_Given passage_

***

A panel of economists from Elara Securities, Nomura, HDFC Bank, and CRISIL debated India's growth prospects, agreeing that while a 6.5% growth rate is sustainable, it falls short of the 7.5% to 8% needed to achieve 'Viksit Bharat'. The discussion highlighted the risk of India remaining in the middle income trap, contrasting its current per capita income of $2,500-$2,600 with China's $14,000.
The economists emphasized the need for increased private corporate investment, which remains stagnant despite strong corporate balance sheets. Factors such as post-pandemic uncertainty, competition from China's industrial overcapacity, and ineffective economic policies have deterred investment. However, new-economy sectors like data centers and renewable energy show promise, potentially increasing their share of total industrial investment from 12% to 25% in five years.
Foreign investment outflows, driven by attractive US yields and global AI investment trends, further complicate India's growth narrative. The lack of R&D investment in India is a key structural issue, as noted by Dr Aurodeep Nandi of Nomura.
“If you want to achieve Viksit Bharat (Developed India), this growth will take you nowhere close to that. We need a minimum of 7.5% to 8% in real terms, durably.”
Garima Kapoor, Elara Securities
Garima Kapoor of Elara Securities stressed the importance of execution in strengthening India's growth story. The panel rated India's growth durability between 6 and 7, with potential for improvement contingent on effective policy execution.

***

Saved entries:
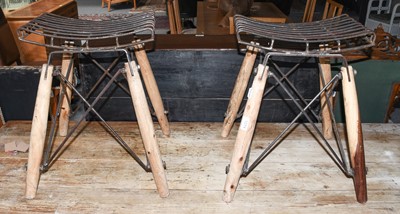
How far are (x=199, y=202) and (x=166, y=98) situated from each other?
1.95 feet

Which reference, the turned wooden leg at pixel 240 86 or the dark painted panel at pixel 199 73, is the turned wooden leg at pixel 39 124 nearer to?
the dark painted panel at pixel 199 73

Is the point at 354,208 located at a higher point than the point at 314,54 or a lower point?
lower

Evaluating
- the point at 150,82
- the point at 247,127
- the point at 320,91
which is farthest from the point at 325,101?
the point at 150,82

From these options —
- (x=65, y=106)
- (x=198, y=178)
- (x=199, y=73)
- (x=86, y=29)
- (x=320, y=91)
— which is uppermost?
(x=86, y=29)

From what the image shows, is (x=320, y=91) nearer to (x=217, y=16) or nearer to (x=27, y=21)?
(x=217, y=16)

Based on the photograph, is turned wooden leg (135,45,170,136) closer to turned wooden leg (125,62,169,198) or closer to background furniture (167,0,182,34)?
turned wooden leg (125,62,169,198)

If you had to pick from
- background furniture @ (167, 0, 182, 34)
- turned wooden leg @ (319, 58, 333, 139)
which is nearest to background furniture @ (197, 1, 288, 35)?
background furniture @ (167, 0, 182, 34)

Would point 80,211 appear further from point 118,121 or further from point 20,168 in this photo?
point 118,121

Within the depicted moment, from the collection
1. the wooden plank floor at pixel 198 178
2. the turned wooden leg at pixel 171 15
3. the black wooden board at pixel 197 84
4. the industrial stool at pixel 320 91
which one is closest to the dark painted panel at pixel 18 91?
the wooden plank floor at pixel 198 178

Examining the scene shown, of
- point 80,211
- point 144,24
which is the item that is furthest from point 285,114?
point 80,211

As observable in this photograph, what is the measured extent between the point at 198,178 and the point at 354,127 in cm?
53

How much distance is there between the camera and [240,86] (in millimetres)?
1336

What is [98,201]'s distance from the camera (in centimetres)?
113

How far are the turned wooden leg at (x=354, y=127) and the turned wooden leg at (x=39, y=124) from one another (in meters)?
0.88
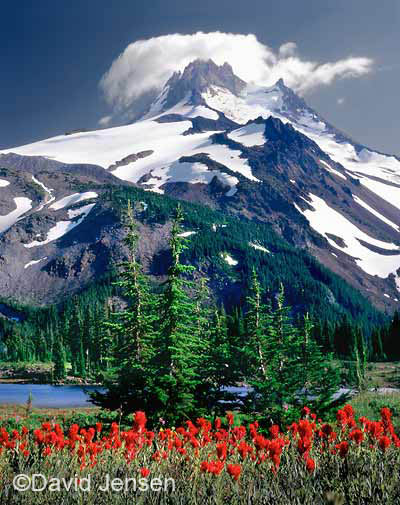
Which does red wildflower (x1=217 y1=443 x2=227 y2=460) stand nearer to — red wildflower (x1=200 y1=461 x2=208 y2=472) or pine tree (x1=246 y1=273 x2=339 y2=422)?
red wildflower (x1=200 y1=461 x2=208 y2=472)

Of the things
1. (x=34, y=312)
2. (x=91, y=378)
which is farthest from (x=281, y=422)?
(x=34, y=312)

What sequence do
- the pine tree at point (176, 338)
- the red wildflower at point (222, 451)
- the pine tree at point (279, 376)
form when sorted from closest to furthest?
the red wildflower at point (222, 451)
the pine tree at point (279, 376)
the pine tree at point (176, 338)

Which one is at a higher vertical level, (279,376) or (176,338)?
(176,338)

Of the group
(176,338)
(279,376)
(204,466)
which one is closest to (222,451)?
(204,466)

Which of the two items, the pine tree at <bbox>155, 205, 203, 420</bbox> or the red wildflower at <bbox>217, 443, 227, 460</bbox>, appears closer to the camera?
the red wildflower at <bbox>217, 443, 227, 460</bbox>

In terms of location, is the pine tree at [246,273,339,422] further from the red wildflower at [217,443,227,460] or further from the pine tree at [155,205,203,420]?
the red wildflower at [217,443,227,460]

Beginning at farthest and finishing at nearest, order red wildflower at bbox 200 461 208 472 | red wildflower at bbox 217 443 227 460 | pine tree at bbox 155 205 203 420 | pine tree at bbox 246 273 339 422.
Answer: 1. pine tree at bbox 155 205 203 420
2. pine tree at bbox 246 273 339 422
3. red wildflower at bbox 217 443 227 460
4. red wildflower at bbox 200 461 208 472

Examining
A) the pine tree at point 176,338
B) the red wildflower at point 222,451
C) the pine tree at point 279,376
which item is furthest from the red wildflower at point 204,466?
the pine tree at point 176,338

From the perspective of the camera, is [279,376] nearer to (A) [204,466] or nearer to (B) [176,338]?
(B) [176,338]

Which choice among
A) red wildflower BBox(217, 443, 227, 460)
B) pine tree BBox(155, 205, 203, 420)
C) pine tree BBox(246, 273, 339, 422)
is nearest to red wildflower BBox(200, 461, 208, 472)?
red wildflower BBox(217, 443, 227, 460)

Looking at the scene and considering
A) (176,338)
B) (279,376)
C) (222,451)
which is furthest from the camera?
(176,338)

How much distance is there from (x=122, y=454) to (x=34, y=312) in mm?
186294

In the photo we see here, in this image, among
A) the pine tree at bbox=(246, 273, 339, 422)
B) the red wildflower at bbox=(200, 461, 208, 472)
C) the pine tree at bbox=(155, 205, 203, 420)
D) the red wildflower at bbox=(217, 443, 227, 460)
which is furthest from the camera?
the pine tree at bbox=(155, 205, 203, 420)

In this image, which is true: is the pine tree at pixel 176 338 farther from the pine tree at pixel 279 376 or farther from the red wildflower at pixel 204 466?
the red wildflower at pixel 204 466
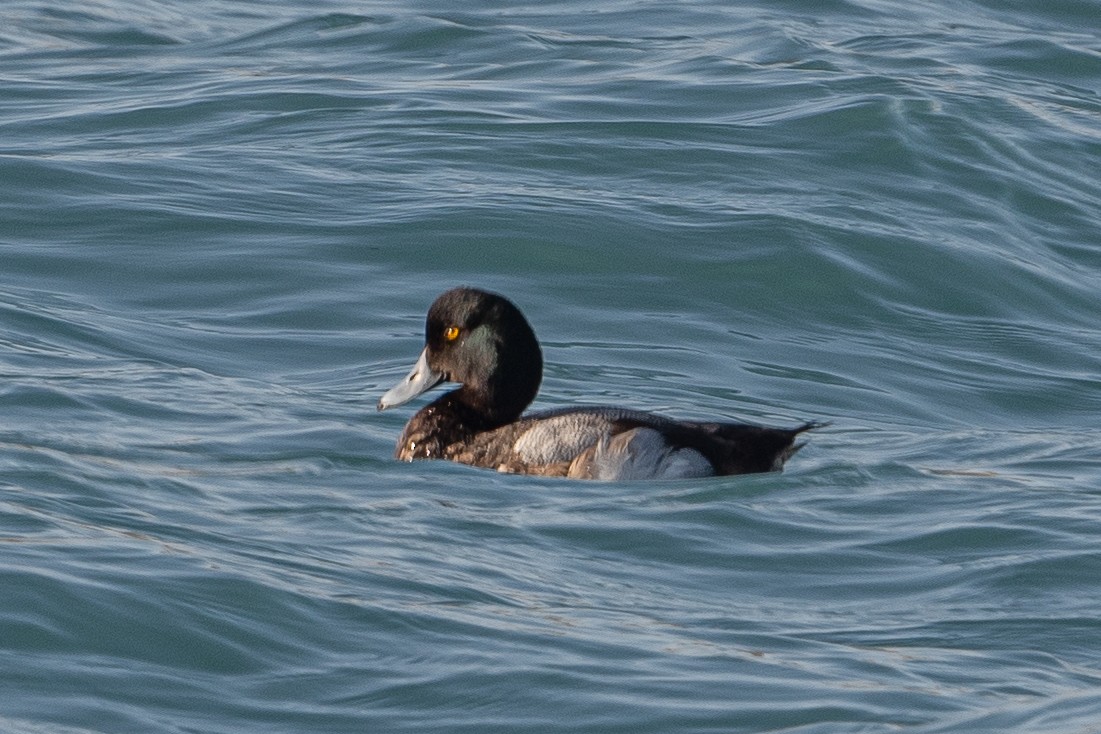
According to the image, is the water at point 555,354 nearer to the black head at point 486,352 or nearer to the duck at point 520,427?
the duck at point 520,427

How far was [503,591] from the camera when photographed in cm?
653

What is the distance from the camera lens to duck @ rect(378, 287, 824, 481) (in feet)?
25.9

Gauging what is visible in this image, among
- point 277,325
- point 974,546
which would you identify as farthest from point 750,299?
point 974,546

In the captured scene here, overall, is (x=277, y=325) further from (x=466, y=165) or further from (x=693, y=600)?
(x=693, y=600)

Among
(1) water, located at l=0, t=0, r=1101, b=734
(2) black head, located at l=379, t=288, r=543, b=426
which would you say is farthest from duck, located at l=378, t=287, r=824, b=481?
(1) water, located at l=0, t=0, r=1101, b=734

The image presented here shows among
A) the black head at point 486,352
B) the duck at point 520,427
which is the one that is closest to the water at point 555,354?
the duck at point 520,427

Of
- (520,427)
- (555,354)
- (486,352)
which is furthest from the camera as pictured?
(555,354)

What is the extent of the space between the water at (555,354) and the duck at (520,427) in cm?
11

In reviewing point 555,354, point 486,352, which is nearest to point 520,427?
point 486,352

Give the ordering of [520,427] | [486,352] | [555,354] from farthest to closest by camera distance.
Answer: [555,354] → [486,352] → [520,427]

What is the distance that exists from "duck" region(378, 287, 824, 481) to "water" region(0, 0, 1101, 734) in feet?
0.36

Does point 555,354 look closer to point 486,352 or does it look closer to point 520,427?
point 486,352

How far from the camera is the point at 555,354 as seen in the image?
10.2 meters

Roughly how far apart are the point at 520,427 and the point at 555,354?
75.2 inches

***

_Work instruction A_
Summarize the passage on India's growth prospects in two sentences.
_Work instruction B_
Turn the paragraph of the passage on India's growth prospects that begins "The economists emphasized the need" into a short bulleted list that keeps its main facts.

_Expected output A_
Economists from Elara Securities, Nomura, HDFC Bank, and CRISIL agreed that India's 6.5% growth rate is sustainable but falls short of the 7.5% to 8% needed for 'Viksit Bharat,' and they warned of the risk of a middle income trap. They called for more private corporate investment, which remains stagnant, and rated India's growth durability between 6 and 7, with improvement depending on effective policy execution.

_Expected output B_
- Private corporate investment needs to increase, but it remains stagnant despite strong corporate balance sheets.
- Post-pandemic uncertainty, competition from China's industrial overcapacity, and ineffective economic policies have deterred investment.
- New-economy sectors such as data centers and renewable energy show promise. They could raise their share of total industrial investment from 12% to 25% in five years.